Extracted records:
#####

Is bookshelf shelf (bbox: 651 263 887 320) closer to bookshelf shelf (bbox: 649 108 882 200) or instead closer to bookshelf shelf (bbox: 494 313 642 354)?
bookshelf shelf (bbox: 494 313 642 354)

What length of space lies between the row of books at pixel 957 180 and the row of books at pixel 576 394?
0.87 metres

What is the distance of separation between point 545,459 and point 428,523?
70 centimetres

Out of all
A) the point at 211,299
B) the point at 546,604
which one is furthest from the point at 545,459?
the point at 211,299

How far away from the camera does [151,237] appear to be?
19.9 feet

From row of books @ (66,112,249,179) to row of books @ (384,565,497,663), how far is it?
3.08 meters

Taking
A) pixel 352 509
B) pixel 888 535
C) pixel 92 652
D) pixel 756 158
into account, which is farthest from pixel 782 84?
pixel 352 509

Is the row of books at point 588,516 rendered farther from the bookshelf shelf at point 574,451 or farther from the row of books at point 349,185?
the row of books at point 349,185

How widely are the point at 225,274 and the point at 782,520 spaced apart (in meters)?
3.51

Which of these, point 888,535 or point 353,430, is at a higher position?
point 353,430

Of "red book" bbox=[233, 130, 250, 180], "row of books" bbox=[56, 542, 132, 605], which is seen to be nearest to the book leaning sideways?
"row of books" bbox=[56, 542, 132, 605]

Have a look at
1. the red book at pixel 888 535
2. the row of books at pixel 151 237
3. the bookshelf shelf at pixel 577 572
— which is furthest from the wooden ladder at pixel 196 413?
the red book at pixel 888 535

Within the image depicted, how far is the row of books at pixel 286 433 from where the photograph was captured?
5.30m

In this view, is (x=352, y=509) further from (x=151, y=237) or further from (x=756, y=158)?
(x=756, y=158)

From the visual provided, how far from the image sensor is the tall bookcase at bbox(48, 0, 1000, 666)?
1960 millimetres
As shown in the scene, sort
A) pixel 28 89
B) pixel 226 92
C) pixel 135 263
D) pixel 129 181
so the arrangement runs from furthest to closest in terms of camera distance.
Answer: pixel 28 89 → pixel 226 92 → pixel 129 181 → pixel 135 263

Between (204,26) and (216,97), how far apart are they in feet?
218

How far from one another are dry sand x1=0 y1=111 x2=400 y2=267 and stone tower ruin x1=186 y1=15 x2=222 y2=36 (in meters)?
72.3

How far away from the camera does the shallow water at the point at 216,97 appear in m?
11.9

#####

Problem requirements: Rewrite the records above with every instance of "camera" replaced by "viewer", leaving everything else unchanged.

Finished exercise:
Is bookshelf shelf (bbox: 651 263 887 320) closer to bookshelf shelf (bbox: 649 108 882 200) or instead closer to bookshelf shelf (bbox: 494 313 642 354)?
bookshelf shelf (bbox: 494 313 642 354)

What length of space lies between the row of books at pixel 957 180 and the row of books at pixel 576 394?
0.87 metres

What is the distance of separation between point 545,459 and point 428,523?
70 centimetres

Out of all
A) the point at 211,299
B) the point at 546,604
which one is furthest from the point at 545,459?
the point at 211,299

How far away from the viewer does [151,237] appear to be?
19.9 feet

From row of books @ (66,112,249,179) to row of books @ (384,565,497,663), how far is it?
3.08 meters

Taking
A) pixel 352 509
B) pixel 888 535
C) pixel 92 652
D) pixel 756 158
into account, which is farthest from pixel 782 84?
pixel 352 509

Is the row of books at point 588,516 rendered farther from the bookshelf shelf at point 574,451 or farther from the row of books at point 349,185?
the row of books at point 349,185

How widely are the point at 225,274 and the point at 782,520 spaced apart (in meters)?
3.51

Which of these, point 888,535 or point 353,430, is at a higher position?
point 353,430

Of "red book" bbox=[233, 130, 250, 180], "row of books" bbox=[56, 542, 132, 605], which is seen to be nearest to the book leaning sideways?
"row of books" bbox=[56, 542, 132, 605]

Have a look at
1. the red book at pixel 888 535
2. the row of books at pixel 151 237
3. the bookshelf shelf at pixel 577 572
— which is furthest from the wooden ladder at pixel 196 413?
the red book at pixel 888 535

Within the image depicted, how far is the row of books at pixel 286 433 from where the photograph was captured?
5.30m

In this view, is (x=352, y=509) further from (x=151, y=237) or further from (x=756, y=158)?
(x=756, y=158)

From the visual provided, how far from the image sensor is the tall bookcase at bbox(48, 0, 1000, 666)?
1960 millimetres
As shown in the scene, sort
A) pixel 28 89
B) pixel 226 92
C) pixel 135 263
D) pixel 129 181
so the arrangement runs from furthest to closest in terms of viewer distance.
Answer: pixel 28 89 → pixel 226 92 → pixel 129 181 → pixel 135 263

Between (204,26) and (216,97), how far apart are they in feet?
218

How far from one another are dry sand x1=0 y1=111 x2=400 y2=267 and stone tower ruin x1=186 y1=15 x2=222 y2=36 (in meters)?
72.3

How far away from the viewer does the shallow water at the point at 216,97 appear in m?
11.9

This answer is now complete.